Explanation: The IS NULL condition checks if a column has no value. IS BLANK and EQUALS NULL are not valid SQL syntax. NULL alone isn't a condition; it's a value. Using IS NULL is the correct and only standard way to test for missing or undefined values in SQL.
What is the primary purpose of a primary key in a SQL table?
Explanation: A primary key enforces uniqueness, ensuring each row in the table can be distinguished by its key value. It does not store text, combine tables (that’s the purpose of joins or foreign keys), or calculate totals. Uniqueness and identification are the key functions of a primary key.
Which symbol is used as a wildcard for any sequence of characters in SQL's LIKE clause?
Explanation: The percent sign (%) acts as a wildcard in SQL LIKE clauses, matching any sequence of characters. The asterisk (*) is used as a wildcard in some systems but not standard SQL's LIKE. The hash (#) and equals sign (=) do not serve as wildcards. Use % when searching for patterns in textual data.
Which SQL statement is used to change existing values in a table?
Explanation: UPDATE is the statement to modify existing values in database rows, often paired with SET and WHERE. INSERT adds new records, SELECT queries data, and ALTER changes the table structure, not its data. Only UPDATE modifies the current data within rows.
Which SQL operator combines the results of two SELECT statements and removes duplicates?
Explanation: The UNION operator combines two result sets and automatically removes duplicate rows. JOINs are for connecting tables horizontally, MERGE is used for merging tables in some databases but with different behavior, and ADD is not an SQL operator. Use UNION when you want to stack the results of compatible queries.
What is the role of a foreign key in a relational database table?

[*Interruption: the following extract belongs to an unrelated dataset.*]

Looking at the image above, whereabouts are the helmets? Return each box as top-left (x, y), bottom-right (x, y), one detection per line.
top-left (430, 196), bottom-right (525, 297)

Explanation: A foreign key is a constraint that references a column in another table, creating relationships between data sets. It is not for storing numbers (any column can do that), generating values (handled by sequences or auto-increment features), or displaying results. The main use of a foreign key is to maintain data integrity between tables.
What is the default sort order when you use ORDER BY in SQL without specifying ASC or DESC?
Explanation: By default, ORDER BY sorts results in ascending order (smallest to largest or A to Z). Descending would require the DESC keyword. Random is not the default behavior, and GROUPED refers to the GROUP BY operation, not to sorting. If no order is specified, ascending is assumed in SQL.